Reference no: EM132182833
Write up to 2 Pages:
Instructions
Analyze the fact pattern presented below and submit one double-spaced document to the Chapters 39, 40 and 42 Individual Assignment dropbox folder by the date specificed on the course calendar. Label each question. Use the IRAC approach to help you organize your analysis (state the issue, discuss all relevant laws and legal concepts, apply the relevant legal principles to each hypothetical, and state your conclusion). Your assignment should not exceed three double-spaced pages.
Hypothetical
Risk Corporation has been in operation for the last five years. The corporation provides insurance services to clients. The articles of incorporation describe Risk Corporation's business purpose as "providing inclusive insurance services to homeowners." The corporation recently began offering clients an option to purchase cleaning services. Although all corporate formalities were satisfied during Risk Corporation's incorporation, Risk Corporation's address was listed incorrectly in the incorporation documents.

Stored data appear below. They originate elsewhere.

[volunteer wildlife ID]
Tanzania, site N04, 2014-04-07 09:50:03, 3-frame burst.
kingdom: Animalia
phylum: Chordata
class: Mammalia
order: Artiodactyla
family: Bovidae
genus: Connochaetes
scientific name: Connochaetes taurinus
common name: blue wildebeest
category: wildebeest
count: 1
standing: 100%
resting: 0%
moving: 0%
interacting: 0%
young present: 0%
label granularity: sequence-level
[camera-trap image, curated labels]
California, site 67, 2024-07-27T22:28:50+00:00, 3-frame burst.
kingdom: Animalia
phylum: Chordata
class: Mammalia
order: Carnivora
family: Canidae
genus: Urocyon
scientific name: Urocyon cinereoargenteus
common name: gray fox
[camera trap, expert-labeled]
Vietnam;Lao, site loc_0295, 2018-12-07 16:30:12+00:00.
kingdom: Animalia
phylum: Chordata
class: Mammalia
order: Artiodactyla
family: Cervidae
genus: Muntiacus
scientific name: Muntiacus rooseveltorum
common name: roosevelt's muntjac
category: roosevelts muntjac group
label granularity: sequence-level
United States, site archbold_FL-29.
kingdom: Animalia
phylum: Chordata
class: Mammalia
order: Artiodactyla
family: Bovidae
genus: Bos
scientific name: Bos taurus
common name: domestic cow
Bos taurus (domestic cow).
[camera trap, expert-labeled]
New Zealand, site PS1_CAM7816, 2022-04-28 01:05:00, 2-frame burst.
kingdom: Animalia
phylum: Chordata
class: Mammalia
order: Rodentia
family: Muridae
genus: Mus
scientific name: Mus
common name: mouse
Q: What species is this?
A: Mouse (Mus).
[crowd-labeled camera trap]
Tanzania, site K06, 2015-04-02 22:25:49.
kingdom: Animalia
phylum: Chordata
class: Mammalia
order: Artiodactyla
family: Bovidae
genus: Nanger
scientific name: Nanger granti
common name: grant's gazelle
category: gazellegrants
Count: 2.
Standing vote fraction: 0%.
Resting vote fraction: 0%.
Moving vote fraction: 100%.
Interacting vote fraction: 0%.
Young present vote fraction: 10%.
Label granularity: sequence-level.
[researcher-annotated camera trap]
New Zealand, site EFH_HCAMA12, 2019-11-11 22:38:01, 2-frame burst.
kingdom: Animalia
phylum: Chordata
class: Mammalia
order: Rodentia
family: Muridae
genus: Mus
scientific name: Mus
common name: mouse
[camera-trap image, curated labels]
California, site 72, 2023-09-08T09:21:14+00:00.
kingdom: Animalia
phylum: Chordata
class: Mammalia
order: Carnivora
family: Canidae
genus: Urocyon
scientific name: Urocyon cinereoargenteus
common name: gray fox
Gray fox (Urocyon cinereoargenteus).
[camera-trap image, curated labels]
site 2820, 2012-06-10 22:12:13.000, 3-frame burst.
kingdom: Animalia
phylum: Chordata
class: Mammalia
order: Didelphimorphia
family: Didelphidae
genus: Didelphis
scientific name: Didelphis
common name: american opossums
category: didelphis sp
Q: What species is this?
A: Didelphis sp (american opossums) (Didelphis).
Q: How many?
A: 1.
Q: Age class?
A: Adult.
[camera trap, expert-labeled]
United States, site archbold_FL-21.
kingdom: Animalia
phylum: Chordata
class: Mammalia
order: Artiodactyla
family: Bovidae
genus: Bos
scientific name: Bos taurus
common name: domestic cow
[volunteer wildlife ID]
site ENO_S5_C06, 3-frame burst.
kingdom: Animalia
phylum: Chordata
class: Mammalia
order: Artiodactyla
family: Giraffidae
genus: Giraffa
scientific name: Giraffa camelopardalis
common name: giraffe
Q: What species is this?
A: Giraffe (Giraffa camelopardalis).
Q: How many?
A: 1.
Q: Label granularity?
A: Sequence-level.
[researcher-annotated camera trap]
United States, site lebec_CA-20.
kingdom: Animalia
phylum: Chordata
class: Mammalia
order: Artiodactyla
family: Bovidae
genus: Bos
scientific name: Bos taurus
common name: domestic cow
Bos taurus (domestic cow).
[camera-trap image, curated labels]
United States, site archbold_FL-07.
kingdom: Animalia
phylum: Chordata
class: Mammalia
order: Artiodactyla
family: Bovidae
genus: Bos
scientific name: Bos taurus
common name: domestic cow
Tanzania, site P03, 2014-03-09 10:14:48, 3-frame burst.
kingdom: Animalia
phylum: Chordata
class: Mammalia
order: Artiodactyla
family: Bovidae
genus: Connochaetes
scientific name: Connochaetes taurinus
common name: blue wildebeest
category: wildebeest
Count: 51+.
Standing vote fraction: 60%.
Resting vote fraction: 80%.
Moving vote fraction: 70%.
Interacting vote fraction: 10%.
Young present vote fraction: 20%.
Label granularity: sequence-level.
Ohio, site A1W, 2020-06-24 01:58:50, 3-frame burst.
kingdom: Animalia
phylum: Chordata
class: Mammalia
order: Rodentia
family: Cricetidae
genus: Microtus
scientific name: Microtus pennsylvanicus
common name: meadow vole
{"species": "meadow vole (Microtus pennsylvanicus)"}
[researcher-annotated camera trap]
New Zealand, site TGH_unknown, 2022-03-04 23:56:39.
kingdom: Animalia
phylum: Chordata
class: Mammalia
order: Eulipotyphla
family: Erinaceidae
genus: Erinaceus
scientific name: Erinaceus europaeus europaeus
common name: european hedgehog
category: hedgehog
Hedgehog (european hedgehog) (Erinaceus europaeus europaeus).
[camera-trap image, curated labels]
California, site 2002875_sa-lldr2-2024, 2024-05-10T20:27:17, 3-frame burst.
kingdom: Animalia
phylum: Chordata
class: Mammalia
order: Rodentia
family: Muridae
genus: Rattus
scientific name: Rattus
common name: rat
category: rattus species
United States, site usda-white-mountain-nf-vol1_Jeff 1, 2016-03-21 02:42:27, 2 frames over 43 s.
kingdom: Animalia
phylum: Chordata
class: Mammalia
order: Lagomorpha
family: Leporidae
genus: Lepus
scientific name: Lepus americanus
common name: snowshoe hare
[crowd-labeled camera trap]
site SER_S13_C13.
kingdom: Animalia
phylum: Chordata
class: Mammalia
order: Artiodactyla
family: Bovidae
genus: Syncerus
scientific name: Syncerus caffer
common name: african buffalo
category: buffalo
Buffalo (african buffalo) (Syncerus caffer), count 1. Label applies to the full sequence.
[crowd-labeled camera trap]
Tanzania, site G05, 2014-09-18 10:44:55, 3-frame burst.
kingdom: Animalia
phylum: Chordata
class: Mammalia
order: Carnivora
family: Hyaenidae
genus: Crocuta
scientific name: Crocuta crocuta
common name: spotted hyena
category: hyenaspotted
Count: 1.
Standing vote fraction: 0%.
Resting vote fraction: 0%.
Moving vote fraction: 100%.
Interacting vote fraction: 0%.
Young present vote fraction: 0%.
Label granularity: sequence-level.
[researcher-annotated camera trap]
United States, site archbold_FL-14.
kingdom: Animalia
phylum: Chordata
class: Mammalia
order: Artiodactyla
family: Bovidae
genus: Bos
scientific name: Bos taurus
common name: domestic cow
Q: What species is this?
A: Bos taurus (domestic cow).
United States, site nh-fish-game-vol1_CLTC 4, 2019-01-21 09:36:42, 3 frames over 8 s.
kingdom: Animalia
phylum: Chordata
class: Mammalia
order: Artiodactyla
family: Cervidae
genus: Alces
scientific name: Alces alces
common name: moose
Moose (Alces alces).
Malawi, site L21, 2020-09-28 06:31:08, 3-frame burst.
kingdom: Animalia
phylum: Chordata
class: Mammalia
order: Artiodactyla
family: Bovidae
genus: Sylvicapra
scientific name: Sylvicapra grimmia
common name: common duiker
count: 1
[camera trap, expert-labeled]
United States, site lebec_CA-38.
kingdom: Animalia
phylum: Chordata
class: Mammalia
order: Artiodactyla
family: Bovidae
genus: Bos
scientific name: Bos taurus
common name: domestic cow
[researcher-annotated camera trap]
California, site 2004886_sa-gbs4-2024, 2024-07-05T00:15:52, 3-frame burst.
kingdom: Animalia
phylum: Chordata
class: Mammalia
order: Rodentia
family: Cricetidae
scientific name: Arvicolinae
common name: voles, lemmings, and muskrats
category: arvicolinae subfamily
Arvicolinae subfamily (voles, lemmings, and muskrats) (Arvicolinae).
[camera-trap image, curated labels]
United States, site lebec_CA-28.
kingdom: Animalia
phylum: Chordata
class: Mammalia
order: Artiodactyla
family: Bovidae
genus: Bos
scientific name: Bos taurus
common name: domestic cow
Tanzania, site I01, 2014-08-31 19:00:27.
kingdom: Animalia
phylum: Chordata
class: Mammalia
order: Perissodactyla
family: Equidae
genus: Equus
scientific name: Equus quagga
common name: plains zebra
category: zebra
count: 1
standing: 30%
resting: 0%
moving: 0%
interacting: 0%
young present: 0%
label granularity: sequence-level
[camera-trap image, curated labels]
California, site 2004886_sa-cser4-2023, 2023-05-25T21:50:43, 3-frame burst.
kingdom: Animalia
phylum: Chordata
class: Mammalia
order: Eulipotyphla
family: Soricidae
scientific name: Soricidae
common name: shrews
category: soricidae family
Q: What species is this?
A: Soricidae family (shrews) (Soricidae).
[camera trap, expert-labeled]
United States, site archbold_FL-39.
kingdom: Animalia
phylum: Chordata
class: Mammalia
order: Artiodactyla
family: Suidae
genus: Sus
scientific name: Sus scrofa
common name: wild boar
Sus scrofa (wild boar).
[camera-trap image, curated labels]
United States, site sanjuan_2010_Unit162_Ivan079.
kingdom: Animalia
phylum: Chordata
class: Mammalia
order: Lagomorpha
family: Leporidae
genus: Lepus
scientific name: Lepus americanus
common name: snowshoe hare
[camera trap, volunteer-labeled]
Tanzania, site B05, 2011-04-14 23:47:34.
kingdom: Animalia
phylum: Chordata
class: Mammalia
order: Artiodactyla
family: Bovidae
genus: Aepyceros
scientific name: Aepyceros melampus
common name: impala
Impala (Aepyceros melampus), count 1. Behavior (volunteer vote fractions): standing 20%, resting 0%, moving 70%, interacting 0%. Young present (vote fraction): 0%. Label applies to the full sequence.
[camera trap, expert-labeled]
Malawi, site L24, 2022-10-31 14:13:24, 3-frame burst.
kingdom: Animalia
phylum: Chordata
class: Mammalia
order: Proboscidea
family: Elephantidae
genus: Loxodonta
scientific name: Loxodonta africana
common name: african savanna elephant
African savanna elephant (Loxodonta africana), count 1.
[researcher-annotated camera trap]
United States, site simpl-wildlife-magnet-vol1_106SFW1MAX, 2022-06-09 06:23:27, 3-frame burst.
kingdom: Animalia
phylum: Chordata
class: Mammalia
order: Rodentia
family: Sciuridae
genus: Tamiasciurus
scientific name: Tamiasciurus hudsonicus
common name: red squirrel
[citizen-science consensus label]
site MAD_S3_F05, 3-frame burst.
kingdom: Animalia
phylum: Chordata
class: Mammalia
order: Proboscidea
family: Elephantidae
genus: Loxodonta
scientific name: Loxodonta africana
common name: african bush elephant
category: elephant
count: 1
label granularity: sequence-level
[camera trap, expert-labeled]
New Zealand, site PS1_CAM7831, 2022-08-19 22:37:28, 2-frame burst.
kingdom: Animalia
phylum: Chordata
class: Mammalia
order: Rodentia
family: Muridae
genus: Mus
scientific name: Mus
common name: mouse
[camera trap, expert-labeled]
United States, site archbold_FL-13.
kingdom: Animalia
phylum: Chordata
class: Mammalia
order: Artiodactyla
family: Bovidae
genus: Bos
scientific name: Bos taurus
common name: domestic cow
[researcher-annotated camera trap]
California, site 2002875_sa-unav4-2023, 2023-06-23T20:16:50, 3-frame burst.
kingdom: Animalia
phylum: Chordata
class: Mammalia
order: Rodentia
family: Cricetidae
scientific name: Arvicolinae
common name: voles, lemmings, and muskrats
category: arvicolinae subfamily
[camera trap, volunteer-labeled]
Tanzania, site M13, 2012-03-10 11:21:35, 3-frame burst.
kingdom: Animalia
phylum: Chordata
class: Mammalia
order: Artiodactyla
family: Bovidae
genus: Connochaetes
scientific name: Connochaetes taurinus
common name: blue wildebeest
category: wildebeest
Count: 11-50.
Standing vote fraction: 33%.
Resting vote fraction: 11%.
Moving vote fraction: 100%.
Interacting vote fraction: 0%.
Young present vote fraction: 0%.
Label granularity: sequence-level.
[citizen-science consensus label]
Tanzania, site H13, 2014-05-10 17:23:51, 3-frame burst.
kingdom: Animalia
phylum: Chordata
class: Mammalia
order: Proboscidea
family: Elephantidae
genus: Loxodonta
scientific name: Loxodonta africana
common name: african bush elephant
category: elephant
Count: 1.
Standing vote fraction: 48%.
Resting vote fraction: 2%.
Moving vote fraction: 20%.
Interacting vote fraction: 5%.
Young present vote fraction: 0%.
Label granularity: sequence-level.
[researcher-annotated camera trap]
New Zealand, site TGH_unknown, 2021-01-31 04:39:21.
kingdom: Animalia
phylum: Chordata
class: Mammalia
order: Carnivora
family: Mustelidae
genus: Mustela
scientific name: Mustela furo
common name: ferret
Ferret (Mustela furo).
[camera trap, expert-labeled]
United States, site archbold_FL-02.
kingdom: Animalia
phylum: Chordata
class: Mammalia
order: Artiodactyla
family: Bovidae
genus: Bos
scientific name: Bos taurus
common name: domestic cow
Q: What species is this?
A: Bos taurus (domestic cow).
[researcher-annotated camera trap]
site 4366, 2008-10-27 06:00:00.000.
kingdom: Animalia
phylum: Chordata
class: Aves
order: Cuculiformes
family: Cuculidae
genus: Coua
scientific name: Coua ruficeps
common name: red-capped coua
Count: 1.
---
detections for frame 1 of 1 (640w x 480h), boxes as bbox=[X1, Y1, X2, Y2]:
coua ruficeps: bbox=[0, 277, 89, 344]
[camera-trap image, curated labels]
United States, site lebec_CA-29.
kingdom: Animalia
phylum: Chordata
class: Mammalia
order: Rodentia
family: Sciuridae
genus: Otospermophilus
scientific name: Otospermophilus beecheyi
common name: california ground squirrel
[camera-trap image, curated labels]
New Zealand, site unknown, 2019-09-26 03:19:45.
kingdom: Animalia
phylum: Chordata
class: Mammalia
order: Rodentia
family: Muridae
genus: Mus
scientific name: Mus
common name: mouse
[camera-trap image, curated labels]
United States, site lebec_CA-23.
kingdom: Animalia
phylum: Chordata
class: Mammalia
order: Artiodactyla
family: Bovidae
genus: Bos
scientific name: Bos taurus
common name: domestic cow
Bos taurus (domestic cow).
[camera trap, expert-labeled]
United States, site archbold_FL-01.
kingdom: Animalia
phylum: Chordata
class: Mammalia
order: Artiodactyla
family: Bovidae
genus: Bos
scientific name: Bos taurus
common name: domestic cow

Due to a recent increase in the number of cyber attacks affecting companies in the local area, Risk Corporation’s board of directors decides to address the issue of data security during its regularly scheduled board meeting. Although board members were not instructed to learn more about the topic prior to attending the board member, board member Ellen Evans decides to do some outside reading before attending the board meeting. In reading about the issue, Ellen learns that damages from privacy breaches are not covered by Directors and Officers insurance. Alarmed, Ellen decides that Risk Corporation should increase its data security measures to reduce the risk that she would face personal liability as a director for damages resulting from a corporate data breach. Ellen encourages other board members to support the adoption of additional cyber security measures based on her fear that the directors could face personal liability if Risk Corporation suffered a data breach.
Without examining data security practices at other companies, Ellen encourages board members to approve a proposal to spend $5,000,000 in additional data security measures. Although board member Steve Stevens encourages the board to spend additional time evaluating the company's data practices before voting on Ellen's proposal, Ellen succeeds in persuading the board members to vote on her proposal. Pressed for time due to a commitment to attend another corporate board meeting following the meeting at Risk Corporation, Ellen persuades the board to vote on her proposal without waiting for late attendees. As a result, the board approves Ellen's proposal while latecomers continue to enter the boardroom.
Although many board members agree with Ellen, board member Phil Phillips votes against her proposal, convinced that the current security spending proposal is inadequate. Although Phil provides data supporting his position, the board approves Ellen's proposal. Concerned about the future implications for Risk Corporation, Phil Phillips contacts his sister, Sandy Phillips, and encourages her to reconsider her investment in Risk Corporation, based on the company's possible exposure to a data security breach. Although Risk Corporation planned to issue a pubic statement about its new security measures, Phil shares Risk Corporation's security spending plans with his sister prior to the public announcement. After learning about Risk Corporation's data security plan, Sandy decides to sells her shares of Risk Corporation stock.
Six months after the board votes to revise Risk Corporation's data security practices, a significant data breach occurs at the company. Many analysts believe that the security breach could have been avoided had the company enacted more sophisticated security measures. In addition, some analysts believe that the board's passive role in monitoring Risk Corporation's data security measures increased the likelihood that a data security breach would result. Had the board taken a more aggressive role in overseeing Risk Corporation's data security, it is possible that the data breach could have been avoided.
As a result of the data breach, customers’ personal and financial data is confiscated, resulting in financial losses of $10,000,000 for Risk Corporation customers. Following the discovery of the data breach, stock prices at Risk Corporation decline. Shareholders file a derivative action.
Although Risk Corporation notifies customers of the security breach, the company does not notify customers in a timely manner. Risk Corporation notifies customers after two months, in violation of Wisconsin laws. The board does not take an active role in ensuring that customers are notified of the breach in a timely manner.
Instructions
Using the assigned readings and commentaries for Chapters 39, 40 and 42 (Do not discuss issues from other chapters), fully discuss and evaluate the legal issues posed by the above facts. Your analysis should include issues of potential liability.
Does the incorrect address shown in the incorporation documents void the incorporation? Why or why not? Explain using legal principles from the assigned reading.
If the incorrect address does not void the incorporation, could the shareholders be held personally liable for the customers' losses? Why or why not? What additional information would be helpful in answering this question?
If the incorrect address does not void the incorporation, can Risk Corporation offer cleaning services to clients based on its existing articles of incorporation? Why or why not?
If the incorrect address does not void the incorporation, will the board of directors be held liable? Why or why not? Explain using legal principles from the assigned reading.
Does the fact pattern presented above result in a violation of the Securities Exchange Act of 1934? Why or why not? Explain and discuss the specific nature of any violation and apply the relevant legal principles.
In your opinion, should corporate shareholders have a “say” in determining the appropriate level of data security? Why or why not? If shareholders do have input in determining the appropriate level of data security, should this input be advisory in nature? Explain.